En casa del rico
comerciante se celebraba una gran reunión de niños: niños de casas ricas y
familias distinguidas. El comerciante era un hombre opulento y además
instruido; a su debido tiempo había sufrido los exámenes. Así lo había querido
su excelente padre, que no era más que un simple ganadero, pero honrado y
trabajador. El negocio le había dado dinero, y el hijo lo supo aumentar con su
trabajo. Era un hombre de cabeza y también de corazón, pero de esto se hablaba
menos que de su riqueza.
Frecuentaba su casa gente
distinguida, tanto de «sangre», que así la llaman, como de talento. Los había
que reunían ambas condiciones, y algunos que carecían de una y otra.
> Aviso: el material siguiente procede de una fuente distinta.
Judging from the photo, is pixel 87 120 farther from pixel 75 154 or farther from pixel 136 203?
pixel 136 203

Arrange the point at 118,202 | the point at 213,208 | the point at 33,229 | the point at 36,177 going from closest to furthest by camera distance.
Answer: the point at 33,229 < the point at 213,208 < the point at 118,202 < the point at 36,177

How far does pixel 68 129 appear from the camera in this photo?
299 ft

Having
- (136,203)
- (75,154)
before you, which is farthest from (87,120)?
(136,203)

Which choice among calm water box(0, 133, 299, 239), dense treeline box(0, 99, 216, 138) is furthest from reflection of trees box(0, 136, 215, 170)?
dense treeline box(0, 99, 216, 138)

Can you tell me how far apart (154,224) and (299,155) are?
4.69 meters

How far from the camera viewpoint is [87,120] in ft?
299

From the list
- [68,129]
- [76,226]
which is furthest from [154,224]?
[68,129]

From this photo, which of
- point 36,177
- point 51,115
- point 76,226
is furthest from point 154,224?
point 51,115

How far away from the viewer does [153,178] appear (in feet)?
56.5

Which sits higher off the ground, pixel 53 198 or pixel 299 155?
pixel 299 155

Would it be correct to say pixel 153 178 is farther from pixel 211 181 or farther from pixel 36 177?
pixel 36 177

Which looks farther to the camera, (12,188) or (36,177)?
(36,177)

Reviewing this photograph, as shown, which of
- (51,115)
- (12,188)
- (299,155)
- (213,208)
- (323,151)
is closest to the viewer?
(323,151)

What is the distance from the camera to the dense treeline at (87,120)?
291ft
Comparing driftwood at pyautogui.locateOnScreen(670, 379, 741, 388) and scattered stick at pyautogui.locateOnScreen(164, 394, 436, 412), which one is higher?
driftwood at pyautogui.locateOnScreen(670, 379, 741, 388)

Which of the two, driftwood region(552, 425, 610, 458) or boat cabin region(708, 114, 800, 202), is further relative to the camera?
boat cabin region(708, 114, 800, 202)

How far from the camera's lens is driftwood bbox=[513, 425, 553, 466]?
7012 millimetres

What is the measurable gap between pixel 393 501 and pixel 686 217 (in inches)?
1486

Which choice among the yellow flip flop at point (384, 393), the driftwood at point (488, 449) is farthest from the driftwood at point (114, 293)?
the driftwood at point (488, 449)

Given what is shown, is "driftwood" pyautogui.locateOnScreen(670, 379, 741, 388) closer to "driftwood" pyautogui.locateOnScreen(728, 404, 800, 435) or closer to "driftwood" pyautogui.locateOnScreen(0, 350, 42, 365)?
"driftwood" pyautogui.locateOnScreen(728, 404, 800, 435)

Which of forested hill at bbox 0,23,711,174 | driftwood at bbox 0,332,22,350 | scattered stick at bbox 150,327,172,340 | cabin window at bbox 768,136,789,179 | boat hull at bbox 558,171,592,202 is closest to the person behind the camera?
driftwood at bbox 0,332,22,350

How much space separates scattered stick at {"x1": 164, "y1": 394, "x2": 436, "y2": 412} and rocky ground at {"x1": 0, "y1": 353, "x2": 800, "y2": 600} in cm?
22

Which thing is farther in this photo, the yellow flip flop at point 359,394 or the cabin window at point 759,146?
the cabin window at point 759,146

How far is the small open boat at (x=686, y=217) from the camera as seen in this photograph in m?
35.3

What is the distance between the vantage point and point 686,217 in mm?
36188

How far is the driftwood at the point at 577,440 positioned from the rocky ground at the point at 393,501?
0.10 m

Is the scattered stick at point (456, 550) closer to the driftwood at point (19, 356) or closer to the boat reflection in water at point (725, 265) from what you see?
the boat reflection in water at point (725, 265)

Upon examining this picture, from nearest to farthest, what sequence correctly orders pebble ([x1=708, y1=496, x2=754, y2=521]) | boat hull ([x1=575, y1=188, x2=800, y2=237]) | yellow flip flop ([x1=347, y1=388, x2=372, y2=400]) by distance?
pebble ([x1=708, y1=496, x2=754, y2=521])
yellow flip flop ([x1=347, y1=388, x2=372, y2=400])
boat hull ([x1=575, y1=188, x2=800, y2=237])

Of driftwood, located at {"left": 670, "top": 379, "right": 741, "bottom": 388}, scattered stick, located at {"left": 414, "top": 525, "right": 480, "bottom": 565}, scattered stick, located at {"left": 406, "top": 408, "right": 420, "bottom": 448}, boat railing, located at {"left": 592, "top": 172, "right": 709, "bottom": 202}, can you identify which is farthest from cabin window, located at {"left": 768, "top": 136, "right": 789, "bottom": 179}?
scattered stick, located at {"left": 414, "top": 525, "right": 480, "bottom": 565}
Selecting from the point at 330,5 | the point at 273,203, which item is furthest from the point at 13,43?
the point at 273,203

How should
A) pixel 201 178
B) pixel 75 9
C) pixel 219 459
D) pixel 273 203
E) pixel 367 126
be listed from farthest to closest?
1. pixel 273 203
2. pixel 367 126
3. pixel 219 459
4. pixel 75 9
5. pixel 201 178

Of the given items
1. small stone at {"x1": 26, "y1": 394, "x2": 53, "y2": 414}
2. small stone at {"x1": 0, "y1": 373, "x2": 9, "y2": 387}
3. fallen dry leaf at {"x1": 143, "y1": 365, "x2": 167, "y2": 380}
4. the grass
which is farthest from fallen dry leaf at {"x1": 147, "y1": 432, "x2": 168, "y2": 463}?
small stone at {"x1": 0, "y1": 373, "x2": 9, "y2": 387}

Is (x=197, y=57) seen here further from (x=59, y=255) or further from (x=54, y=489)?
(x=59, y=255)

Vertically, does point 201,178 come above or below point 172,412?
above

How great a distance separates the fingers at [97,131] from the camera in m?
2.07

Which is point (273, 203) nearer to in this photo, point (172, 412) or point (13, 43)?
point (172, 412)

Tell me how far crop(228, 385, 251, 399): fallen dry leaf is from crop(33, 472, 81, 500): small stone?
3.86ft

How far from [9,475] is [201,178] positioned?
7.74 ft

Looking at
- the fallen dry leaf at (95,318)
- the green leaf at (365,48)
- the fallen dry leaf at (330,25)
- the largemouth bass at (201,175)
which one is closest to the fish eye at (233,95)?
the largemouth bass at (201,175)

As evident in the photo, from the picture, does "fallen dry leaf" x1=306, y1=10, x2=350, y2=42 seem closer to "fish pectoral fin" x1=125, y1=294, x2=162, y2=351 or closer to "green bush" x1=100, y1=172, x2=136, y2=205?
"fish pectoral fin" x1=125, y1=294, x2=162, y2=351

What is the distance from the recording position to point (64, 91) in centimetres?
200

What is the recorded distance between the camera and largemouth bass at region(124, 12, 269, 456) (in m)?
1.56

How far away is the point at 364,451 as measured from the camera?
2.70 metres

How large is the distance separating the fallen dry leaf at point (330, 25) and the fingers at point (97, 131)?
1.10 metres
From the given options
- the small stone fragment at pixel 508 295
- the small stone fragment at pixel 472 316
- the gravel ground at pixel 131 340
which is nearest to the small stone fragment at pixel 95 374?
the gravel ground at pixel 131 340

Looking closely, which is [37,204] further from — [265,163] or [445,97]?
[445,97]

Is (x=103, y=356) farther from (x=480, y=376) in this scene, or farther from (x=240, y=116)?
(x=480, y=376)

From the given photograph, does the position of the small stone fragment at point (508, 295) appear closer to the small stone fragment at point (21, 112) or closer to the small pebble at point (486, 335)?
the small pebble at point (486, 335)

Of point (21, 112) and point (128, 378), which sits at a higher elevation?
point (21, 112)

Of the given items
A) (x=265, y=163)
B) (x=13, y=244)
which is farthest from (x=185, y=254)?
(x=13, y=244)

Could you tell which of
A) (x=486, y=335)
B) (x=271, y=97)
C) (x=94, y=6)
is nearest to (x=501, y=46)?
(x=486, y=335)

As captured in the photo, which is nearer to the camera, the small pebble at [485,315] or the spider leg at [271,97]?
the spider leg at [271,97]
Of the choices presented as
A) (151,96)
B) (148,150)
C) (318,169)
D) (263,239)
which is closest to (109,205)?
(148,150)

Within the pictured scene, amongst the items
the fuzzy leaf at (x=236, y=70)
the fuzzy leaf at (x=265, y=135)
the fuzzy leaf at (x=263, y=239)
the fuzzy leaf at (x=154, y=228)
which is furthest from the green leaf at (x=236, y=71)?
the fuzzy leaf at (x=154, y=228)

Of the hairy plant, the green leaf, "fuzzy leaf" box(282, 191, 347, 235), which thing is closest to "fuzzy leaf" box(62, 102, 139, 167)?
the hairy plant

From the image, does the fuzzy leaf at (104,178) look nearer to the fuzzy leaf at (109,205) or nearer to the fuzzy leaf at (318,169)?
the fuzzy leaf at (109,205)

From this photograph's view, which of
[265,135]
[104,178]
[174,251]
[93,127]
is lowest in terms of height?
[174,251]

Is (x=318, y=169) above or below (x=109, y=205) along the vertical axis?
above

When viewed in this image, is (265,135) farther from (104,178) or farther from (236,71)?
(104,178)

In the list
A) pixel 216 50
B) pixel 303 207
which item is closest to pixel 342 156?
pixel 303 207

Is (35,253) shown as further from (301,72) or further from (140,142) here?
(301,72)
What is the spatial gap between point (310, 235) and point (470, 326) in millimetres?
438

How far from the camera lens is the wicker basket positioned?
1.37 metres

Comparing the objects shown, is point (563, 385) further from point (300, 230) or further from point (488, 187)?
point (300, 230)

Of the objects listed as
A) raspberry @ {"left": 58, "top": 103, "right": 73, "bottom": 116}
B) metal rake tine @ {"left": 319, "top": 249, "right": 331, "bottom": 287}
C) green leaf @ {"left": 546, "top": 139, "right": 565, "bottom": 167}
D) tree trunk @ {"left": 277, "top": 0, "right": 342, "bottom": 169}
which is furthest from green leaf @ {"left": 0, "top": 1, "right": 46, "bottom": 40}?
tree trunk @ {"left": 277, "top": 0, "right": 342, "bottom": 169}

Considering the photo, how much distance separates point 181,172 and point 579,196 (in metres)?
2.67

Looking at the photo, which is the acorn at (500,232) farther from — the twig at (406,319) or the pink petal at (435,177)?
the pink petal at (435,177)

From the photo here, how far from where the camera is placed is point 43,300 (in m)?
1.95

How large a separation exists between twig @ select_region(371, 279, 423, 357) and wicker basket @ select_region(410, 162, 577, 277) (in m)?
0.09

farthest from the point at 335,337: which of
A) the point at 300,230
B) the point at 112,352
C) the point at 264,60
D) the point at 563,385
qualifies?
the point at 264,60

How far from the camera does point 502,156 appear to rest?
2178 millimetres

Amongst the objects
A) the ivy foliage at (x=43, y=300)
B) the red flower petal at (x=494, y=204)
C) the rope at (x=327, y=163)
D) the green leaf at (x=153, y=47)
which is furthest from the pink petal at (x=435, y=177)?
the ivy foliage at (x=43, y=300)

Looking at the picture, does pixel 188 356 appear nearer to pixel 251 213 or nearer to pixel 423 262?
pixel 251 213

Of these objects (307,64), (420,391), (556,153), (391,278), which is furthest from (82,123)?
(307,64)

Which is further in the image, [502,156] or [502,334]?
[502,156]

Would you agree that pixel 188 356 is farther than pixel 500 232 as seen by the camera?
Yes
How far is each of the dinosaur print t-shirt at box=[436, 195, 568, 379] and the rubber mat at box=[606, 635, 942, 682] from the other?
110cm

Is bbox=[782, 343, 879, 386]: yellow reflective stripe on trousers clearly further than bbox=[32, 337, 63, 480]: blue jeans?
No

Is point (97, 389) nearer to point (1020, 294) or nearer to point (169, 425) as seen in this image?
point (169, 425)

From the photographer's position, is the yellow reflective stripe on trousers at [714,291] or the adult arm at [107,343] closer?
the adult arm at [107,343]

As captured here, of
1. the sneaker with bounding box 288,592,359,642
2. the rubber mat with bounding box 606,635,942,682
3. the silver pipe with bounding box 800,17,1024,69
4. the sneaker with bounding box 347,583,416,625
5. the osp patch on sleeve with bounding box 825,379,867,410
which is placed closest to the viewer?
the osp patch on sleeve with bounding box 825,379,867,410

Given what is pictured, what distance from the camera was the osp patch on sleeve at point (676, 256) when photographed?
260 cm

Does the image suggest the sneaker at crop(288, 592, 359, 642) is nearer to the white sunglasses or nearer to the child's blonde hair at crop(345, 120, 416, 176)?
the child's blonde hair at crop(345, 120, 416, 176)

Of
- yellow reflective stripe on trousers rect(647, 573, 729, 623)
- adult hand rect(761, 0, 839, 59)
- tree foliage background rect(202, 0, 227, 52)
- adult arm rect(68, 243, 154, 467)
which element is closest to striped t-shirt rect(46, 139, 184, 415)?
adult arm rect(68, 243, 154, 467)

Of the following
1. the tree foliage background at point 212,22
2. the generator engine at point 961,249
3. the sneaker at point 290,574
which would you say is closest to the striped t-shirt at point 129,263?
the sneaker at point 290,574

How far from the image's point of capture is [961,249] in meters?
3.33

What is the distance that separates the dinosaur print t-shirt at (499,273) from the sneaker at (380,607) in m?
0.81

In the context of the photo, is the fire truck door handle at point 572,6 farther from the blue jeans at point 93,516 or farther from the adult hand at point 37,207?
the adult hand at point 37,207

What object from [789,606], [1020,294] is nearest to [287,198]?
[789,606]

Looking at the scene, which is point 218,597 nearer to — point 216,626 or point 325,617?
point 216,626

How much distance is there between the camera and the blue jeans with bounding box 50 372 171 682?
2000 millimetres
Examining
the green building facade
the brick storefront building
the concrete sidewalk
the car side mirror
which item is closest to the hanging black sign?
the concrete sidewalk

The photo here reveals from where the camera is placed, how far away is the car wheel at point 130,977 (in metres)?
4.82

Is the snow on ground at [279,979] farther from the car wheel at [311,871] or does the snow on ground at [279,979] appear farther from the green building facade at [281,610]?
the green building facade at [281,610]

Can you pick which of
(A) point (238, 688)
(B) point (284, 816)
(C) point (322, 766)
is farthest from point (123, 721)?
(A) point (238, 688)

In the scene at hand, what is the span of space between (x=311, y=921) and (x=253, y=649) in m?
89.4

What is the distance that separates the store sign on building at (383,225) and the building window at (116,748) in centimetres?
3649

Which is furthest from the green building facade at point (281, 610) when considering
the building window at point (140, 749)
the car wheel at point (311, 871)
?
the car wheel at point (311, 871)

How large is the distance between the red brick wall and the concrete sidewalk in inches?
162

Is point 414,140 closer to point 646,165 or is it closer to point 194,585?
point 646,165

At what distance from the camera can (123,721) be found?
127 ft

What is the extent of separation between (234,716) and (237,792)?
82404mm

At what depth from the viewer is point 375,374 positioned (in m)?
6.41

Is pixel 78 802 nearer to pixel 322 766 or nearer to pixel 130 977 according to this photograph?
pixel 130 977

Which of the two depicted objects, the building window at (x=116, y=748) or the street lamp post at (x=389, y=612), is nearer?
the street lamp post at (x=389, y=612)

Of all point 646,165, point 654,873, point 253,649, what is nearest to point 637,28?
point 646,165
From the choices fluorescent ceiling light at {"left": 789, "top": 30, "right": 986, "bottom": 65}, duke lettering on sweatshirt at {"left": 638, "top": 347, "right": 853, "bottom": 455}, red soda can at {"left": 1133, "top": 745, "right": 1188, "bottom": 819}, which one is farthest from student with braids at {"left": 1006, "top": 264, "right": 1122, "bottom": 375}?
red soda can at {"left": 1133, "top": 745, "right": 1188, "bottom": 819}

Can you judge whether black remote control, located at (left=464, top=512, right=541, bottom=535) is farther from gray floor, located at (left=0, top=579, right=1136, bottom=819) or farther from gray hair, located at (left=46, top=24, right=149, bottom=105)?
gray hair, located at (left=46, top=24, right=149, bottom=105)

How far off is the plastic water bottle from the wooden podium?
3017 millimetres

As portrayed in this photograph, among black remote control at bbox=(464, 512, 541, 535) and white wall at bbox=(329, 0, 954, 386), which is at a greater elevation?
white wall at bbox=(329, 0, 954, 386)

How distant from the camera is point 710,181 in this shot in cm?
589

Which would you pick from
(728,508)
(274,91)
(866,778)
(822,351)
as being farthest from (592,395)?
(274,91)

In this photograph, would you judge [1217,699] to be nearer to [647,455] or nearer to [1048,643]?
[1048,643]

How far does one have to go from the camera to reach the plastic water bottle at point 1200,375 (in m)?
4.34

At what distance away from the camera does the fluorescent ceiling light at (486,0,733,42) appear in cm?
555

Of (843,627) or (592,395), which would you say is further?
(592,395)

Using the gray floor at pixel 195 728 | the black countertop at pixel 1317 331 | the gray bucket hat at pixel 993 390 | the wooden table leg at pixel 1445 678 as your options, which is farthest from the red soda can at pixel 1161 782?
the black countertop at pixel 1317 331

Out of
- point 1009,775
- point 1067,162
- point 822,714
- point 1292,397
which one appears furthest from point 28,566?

En el
momento de nuestra narración había allí una reunión de niños, que hablaban y
discutían como tales; y ya es sabido que los niños no tienen pelos en la lengua. Figuraba
entre los concurrentes una chiquilla lindísima, pero terriblemente orgullosa;
los criados le habían metido el orgullo en el cuerpo, no sus padres, demasiado
sensatos para hacerlo. El padre era chambelán, y éste es un cargo tremendamente
importante, como ella sabía muy bien.
-¡Soy camarera del Rey!
-decía la muchachita.
Lo mismo podría haber sido camarera de una bodega, pues tanto
mérito hace falta para una cosa como para la otra. Después contó
a sus compañeros que era «bien nacida», y afirmó que quien no era de buena cuna
no podía llegar a ser nadie. De nada servía estudiar y trabajar; cuando no se
es «bien nacido», a nada puede aspirarse.
-Y todos aquellos que
tienen apellidos terminados en «sen» -prosiguió-, tampoco llegarán a ser nada
en el mundo. Hay que ponerse en jarras y mantener a distancia a esos «¡-sen,
-sen!» y puso en jarras sus lindos brazos de puntiagudos codos, para mostrar
cómo había que hacer. ¡Y qué lindos eran sus bracitos! Era encantadora.
Pero la hijita del
almacenista se enfadó mucho. Su padre se llamaba Madsen, y no podía sufrir que
se hablara mal de los nombres terminados en «sen». Por eso replicó con toda la
arrogancia de que era capaz:
-Pero mi padre puede
comprar cien escudos de bombones y arrojarlos a los niños. ¿Puede hacerlo el
tuyo?
-Mi padre -intervino la
hija de un escritor- puede poner en el periódico al tuyo, al tuyo y a los
padres de todos. Toda la gente le tiene miedo, dice mi madre, pues mi padre es
el que manda en el periódico.
Y la chiquilla irguió la
cabeza, como si fuera una princesa y debiera ir con la cabeza muy alta.
En la calle, delante de
la puerta entornada, un pobre niño miraba por la abertura. El pequeño
no tenía acceso en la casa, pues carecía de la categoría necesaria. Había
estado ayudando a la cocinera a dar vueltas al asador, y en premio le permitían
ahora mirar desde detrás de la puerta a todos aquellos señoritos acicalados que
se divertían en la
habitación. Para él era recompensa bastante y sobrada.
«¡Quién fuera uno de
ellos!», pensó, y al oír lo que decían, seguramente se entristeció mucho. En
casa, sus padres no tenían ni un mísero chelín para ahorrar, ni medios para comprar
un periódico; y no hablemos ya de escribirlo. Y lo peor de todo era que el
apellido de su padre, y también el suyo, terminaba en «sen». Nada podría ser en
el mundo, por tanto. ¡Qué triste! En cuanto a nacido, creía serlo como se debe,
pues de otro modo no es posible.
Así discurrió aquella
velada.
Transcurrieron muchos
años, y aquellos niños se convirtieron en hombres y mujeres.
Se levantaba en la ciudad
una casa magnífica, toda ella llena de preciosidades. Todo el mundo deseaba
verla; hasta de fuera venía gente a visitarla. ¿A cuál de aquellos niños
pertenecía? No es difícil adivinarlo. Pero tampoco es tan fácil, pues la casa
pertenecía al chiquillo pobre, que llegó a ser algo, a pesar de que su nombre
terminaba en «sen»: se llamaba Thorwaldsen.
¿Y los otros tres niños,
los hijos de la sangre, del dinero y de la presunción? Pues de ellos salieron
hombres buenos y capaces, ya que todos tenían buen fondo. Lo que entonces
habían pensado y dicho no era sino eso, chácharas de niños.